**WHAT THE TASK ASKS**: Produce a verbatim copy of the entries listed below.
▶
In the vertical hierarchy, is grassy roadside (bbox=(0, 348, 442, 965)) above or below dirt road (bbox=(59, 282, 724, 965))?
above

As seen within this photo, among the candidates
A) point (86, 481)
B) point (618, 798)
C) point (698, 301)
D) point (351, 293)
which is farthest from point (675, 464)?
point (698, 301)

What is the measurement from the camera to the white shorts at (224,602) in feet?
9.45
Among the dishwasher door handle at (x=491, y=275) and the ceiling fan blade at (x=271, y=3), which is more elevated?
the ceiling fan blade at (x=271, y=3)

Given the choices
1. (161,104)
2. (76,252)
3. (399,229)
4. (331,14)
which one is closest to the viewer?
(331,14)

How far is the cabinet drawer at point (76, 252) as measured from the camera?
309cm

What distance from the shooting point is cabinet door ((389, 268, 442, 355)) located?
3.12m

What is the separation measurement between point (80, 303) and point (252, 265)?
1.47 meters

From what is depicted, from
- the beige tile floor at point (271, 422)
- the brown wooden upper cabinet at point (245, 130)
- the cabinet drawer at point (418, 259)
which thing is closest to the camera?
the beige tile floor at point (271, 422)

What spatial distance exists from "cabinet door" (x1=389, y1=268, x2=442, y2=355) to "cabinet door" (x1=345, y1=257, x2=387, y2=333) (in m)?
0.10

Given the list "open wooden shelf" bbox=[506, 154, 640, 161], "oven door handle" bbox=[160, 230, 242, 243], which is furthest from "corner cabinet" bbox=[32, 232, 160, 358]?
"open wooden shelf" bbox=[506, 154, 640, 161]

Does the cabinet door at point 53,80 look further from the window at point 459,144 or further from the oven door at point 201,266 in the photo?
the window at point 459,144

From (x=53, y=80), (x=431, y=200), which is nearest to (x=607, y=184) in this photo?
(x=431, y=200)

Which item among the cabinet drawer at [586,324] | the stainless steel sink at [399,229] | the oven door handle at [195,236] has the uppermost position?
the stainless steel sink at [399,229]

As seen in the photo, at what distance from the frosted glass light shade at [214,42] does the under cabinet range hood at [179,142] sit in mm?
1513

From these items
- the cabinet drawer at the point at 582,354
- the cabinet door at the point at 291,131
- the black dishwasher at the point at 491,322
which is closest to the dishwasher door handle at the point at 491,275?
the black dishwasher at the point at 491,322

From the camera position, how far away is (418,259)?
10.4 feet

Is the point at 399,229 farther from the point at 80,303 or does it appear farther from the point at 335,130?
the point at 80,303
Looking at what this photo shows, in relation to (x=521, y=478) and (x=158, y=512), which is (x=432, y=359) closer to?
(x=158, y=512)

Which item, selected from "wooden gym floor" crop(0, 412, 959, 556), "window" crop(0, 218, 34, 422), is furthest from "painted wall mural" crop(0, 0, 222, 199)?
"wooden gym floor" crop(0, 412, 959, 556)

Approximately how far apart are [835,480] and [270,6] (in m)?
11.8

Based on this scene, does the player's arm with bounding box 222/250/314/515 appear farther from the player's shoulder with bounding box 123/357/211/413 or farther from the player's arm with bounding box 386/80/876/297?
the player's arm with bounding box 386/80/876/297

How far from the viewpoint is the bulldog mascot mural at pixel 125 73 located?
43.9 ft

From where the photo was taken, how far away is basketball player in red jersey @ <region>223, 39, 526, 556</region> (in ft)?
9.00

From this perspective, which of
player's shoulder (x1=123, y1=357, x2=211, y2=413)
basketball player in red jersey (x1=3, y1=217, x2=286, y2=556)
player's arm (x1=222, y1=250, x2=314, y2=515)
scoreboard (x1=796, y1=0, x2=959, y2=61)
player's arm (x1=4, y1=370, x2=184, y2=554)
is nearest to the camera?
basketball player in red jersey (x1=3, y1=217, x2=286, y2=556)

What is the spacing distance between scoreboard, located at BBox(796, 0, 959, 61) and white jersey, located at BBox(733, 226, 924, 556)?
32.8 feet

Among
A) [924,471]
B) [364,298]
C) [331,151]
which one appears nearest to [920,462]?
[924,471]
◀
**SOLUTION TO THIS PROBLEM**:
In the vertical hierarchy, is grassy roadside (bbox=(0, 348, 442, 965)) above or below dirt road (bbox=(59, 282, 724, 965))?
above

As seen within this photo, among the candidates
A) point (86, 481)
B) point (618, 798)
C) point (698, 301)
D) point (351, 293)
which is farthest from point (675, 464)?
point (698, 301)

What is the measurement from the camera to the white shorts at (224,602) in feet?
9.45
Among the dishwasher door handle at (x=491, y=275) and the ceiling fan blade at (x=271, y=3), which is more elevated?
the ceiling fan blade at (x=271, y=3)

Given the choices
1. (161,104)
2. (76,252)
3. (399,229)
4. (331,14)
which one is closest to the viewer?
(331,14)

How far is the cabinet drawer at point (76, 252) as measured from the camera?
309cm

What distance from the shooting point is cabinet door ((389, 268, 442, 355)) located?
3.12m

What is the separation measurement between point (80, 303) and point (252, 265)?
1.47 meters

From what is depicted, from
- the beige tile floor at point (271, 422)
- the brown wooden upper cabinet at point (245, 130)
- the cabinet drawer at point (418, 259)
which thing is closest to the camera?
the beige tile floor at point (271, 422)

What spatial distance exists from "cabinet door" (x1=389, y1=268, x2=442, y2=355) to "cabinet door" (x1=345, y1=257, x2=387, y2=333) (in m)?
0.10

Given the list "open wooden shelf" bbox=[506, 154, 640, 161], "oven door handle" bbox=[160, 230, 242, 243], which is furthest from "corner cabinet" bbox=[32, 232, 160, 358]?
"open wooden shelf" bbox=[506, 154, 640, 161]

Does the cabinet door at point 53,80 look further from the window at point 459,144 or further from the oven door at point 201,266 in the photo?
the window at point 459,144

From (x=53, y=80), (x=431, y=200), which is nearest to (x=607, y=184) in this photo?
(x=431, y=200)

Which item among the cabinet drawer at [586,324] | the stainless steel sink at [399,229] | the oven door handle at [195,236] has the uppermost position?
the stainless steel sink at [399,229]

As seen in the photo, at what distance from the frosted glass light shade at [214,42] does the under cabinet range hood at [179,142] sit in mm?
1513

From these items
- the cabinet drawer at the point at 582,354
- the cabinet door at the point at 291,131
- the black dishwasher at the point at 491,322
which is closest to the dishwasher door handle at the point at 491,275?
the black dishwasher at the point at 491,322

From the camera position, how far away is (418,259)?
10.4 feet

Is the point at 399,229 farther from the point at 80,303 or does it appear farther from the point at 335,130?
the point at 80,303
Looking at what this photo shows, in relation to (x=521, y=478) and (x=158, y=512), which is (x=432, y=359) closer to?
(x=158, y=512)

Which item, selected from "wooden gym floor" crop(0, 412, 959, 556), "window" crop(0, 218, 34, 422), is furthest from "painted wall mural" crop(0, 0, 222, 199)?
"wooden gym floor" crop(0, 412, 959, 556)

Approximately how far apart are [835,480] and [270,6] (in m)?
11.8

Based on this scene, does the player's arm with bounding box 222/250/314/515 appear farther from the player's shoulder with bounding box 123/357/211/413 or farther from the player's arm with bounding box 386/80/876/297?
the player's arm with bounding box 386/80/876/297

How far from the viewpoint is the bulldog mascot mural at pixel 125 73 located?
43.9 ft

From where the photo was taken, how far away is basketball player in red jersey @ <region>223, 39, 526, 556</region> (in ft)?
9.00

From this perspective, which of
player's shoulder (x1=123, y1=357, x2=211, y2=413)
basketball player in red jersey (x1=3, y1=217, x2=286, y2=556)
player's arm (x1=222, y1=250, x2=314, y2=515)
scoreboard (x1=796, y1=0, x2=959, y2=61)
player's arm (x1=4, y1=370, x2=184, y2=554)
is nearest to the camera?
basketball player in red jersey (x1=3, y1=217, x2=286, y2=556)

What is the spacing distance between scoreboard, located at BBox(796, 0, 959, 61) and white jersey, located at BBox(733, 226, 924, 556)?
32.8 feet

Among
A) [924,471]
B) [364,298]
C) [331,151]
which one appears nearest to [920,462]?
[924,471]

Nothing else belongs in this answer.